(Dataset records)
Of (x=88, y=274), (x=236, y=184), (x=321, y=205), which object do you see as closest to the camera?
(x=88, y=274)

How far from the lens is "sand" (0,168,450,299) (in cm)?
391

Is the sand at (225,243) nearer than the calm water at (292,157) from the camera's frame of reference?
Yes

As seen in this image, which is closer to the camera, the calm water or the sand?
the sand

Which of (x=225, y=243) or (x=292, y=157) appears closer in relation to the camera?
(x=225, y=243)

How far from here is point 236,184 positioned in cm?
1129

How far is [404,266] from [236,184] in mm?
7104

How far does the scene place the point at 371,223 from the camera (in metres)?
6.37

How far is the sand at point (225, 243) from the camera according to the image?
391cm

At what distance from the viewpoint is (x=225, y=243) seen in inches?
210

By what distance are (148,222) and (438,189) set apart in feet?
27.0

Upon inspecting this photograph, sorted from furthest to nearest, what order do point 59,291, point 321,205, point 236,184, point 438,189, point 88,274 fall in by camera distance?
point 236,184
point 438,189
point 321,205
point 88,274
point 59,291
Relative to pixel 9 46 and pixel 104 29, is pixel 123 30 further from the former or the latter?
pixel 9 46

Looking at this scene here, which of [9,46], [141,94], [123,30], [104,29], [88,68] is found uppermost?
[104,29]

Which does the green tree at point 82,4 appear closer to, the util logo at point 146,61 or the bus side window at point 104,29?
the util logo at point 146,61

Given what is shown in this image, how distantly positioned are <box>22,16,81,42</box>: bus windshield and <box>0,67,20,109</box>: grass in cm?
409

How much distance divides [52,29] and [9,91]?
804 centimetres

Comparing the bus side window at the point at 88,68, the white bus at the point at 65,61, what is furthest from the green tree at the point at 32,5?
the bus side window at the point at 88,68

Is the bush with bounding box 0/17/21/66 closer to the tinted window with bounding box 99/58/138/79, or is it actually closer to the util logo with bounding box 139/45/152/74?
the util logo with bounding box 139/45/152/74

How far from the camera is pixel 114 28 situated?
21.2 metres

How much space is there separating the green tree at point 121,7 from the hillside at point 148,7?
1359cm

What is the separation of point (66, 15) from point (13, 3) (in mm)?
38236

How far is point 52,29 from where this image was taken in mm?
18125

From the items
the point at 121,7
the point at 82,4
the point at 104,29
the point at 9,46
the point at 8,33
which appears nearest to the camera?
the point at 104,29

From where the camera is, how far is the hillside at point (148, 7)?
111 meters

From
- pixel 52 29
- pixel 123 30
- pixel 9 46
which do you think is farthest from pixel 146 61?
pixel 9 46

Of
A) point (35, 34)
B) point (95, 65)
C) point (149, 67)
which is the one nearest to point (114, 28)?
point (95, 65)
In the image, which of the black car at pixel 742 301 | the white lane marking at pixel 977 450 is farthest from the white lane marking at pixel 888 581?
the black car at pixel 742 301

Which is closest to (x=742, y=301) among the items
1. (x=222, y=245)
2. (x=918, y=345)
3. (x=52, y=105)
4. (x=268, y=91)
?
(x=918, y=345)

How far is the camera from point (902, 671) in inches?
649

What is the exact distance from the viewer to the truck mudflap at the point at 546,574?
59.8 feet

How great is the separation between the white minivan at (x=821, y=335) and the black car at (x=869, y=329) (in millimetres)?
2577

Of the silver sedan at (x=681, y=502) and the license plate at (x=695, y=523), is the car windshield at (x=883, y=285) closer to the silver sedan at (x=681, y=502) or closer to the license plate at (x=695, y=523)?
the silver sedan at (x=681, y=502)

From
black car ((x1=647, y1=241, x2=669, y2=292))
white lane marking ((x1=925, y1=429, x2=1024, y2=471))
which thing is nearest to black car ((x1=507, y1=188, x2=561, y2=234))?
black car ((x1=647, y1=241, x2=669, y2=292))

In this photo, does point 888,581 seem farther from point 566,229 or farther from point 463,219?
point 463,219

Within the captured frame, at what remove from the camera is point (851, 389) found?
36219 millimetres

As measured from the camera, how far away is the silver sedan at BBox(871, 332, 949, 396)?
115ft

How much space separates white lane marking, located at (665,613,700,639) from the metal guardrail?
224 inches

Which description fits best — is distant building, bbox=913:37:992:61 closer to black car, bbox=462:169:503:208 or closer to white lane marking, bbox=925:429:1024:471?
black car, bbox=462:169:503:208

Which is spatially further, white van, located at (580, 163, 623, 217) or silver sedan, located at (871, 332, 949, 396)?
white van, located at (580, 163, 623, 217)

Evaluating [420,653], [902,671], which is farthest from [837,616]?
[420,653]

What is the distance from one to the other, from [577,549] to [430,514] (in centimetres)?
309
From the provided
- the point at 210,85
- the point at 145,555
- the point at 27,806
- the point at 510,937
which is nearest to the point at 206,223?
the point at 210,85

* * *

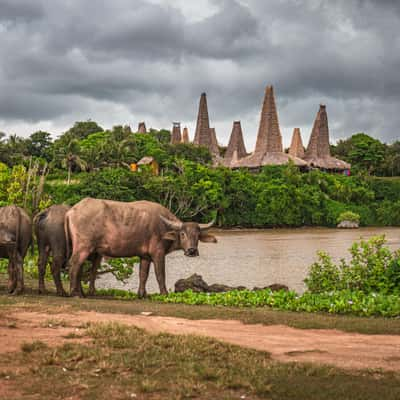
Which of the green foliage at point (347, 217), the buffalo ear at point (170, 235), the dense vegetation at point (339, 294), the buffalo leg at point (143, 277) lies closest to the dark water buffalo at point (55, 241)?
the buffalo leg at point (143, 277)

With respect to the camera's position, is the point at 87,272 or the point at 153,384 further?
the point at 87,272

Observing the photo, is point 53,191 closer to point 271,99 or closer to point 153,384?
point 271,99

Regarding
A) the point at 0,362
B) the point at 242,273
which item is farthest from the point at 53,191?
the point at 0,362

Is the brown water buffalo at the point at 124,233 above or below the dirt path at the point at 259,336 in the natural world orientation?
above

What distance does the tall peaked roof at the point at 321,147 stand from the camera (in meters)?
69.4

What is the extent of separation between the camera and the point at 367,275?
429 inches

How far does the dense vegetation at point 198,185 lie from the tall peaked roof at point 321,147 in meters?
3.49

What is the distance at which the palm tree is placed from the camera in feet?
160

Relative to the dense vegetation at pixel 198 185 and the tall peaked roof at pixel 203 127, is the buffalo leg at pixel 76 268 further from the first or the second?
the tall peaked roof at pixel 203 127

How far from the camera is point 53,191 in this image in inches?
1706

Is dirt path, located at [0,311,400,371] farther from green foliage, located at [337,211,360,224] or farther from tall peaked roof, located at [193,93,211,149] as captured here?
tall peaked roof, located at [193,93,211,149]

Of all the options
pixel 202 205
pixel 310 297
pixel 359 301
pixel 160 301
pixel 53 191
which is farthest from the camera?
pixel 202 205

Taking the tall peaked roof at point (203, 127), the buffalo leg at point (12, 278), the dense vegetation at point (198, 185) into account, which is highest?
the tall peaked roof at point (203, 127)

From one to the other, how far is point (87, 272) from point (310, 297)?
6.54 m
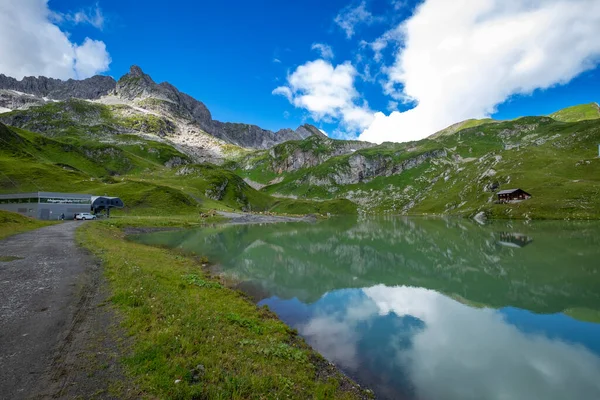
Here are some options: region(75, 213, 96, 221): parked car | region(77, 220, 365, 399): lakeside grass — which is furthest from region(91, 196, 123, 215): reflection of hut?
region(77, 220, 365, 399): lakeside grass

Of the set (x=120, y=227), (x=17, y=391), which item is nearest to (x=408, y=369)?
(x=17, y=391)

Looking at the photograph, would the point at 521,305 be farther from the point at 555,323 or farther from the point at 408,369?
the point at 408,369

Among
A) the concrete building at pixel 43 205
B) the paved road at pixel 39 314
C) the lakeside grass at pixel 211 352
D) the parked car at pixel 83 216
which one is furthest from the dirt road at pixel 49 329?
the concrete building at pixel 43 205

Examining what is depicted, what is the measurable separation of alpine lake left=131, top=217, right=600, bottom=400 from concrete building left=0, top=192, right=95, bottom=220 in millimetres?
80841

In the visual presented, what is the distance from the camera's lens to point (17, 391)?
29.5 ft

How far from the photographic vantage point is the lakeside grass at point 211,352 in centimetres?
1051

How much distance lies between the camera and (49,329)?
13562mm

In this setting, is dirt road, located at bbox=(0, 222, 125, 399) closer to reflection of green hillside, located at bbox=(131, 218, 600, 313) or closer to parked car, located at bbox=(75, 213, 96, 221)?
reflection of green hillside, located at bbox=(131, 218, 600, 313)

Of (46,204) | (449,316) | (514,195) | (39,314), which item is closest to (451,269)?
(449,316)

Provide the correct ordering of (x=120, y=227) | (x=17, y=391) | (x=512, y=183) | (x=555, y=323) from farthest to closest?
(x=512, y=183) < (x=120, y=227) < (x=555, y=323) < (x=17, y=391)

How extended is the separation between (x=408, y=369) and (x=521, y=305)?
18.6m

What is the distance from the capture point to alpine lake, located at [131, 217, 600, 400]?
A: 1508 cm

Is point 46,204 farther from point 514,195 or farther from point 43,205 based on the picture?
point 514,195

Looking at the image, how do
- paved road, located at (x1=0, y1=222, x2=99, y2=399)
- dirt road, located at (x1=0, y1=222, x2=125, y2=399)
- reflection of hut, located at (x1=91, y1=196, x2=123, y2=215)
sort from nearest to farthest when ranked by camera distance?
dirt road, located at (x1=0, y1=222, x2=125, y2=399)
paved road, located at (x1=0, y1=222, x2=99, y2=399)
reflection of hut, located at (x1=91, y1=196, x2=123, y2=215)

* _WRITTEN TASK_:
Retype the lines exactly, starting with the line that contains "Of (x=88, y=274), (x=236, y=184), (x=321, y=205), which" and going on through the line that contains "804 centimetres".

* _PROBLEM SOLUTION_:
Of (x=88, y=274), (x=236, y=184), (x=321, y=205), which object do you see as closest to the camera?
(x=88, y=274)

How far from the lens is "sand" (0,168,450,299) (in cm)?
391

Is the sand at (225,243) nearer than the calm water at (292,157) from the camera's frame of reference?
Yes

As seen in this image, which is closer to the camera, the calm water or the sand?
the sand

Which of (x=225, y=243) or (x=292, y=157) appears closer in relation to the camera?
(x=225, y=243)

How far from here is point 236,184 positioned in cm?
1129

How far is [404,266] from [236,184] in mm?
7104

How far does the scene place the point at 371,223 from the camera (in metres)?
6.37

How far is the sand at point (225, 243) from the camera according to the image?
391cm

At what distance from the viewpoint is (x=225, y=243) seen in inches?
210

By what distance are (148,222) and (438,189) set apart in feet?
27.0

Upon inspecting this photograph, sorted from furthest to nearest, what order do point 59,291, point 321,205, point 236,184, point 438,189, point 88,274 fall in by camera distance?
point 236,184
point 438,189
point 321,205
point 88,274
point 59,291
Relative to pixel 9 46 and pixel 104 29, is pixel 123 30 further from the former or the latter?
pixel 9 46

Looking at this scene here, which of [9,46], [141,94], [123,30], [104,29], [88,68] is found uppermost?
[104,29]

Which does the green tree at point 82,4 appear closer to, the util logo at point 146,61 or the bus side window at point 104,29?
the util logo at point 146,61

Given what is shown in this image, how distantly positioned are <box>22,16,81,42</box>: bus windshield and <box>0,67,20,109</box>: grass in cm?
409

How much distance divides [52,29] and [9,91]?
804 centimetres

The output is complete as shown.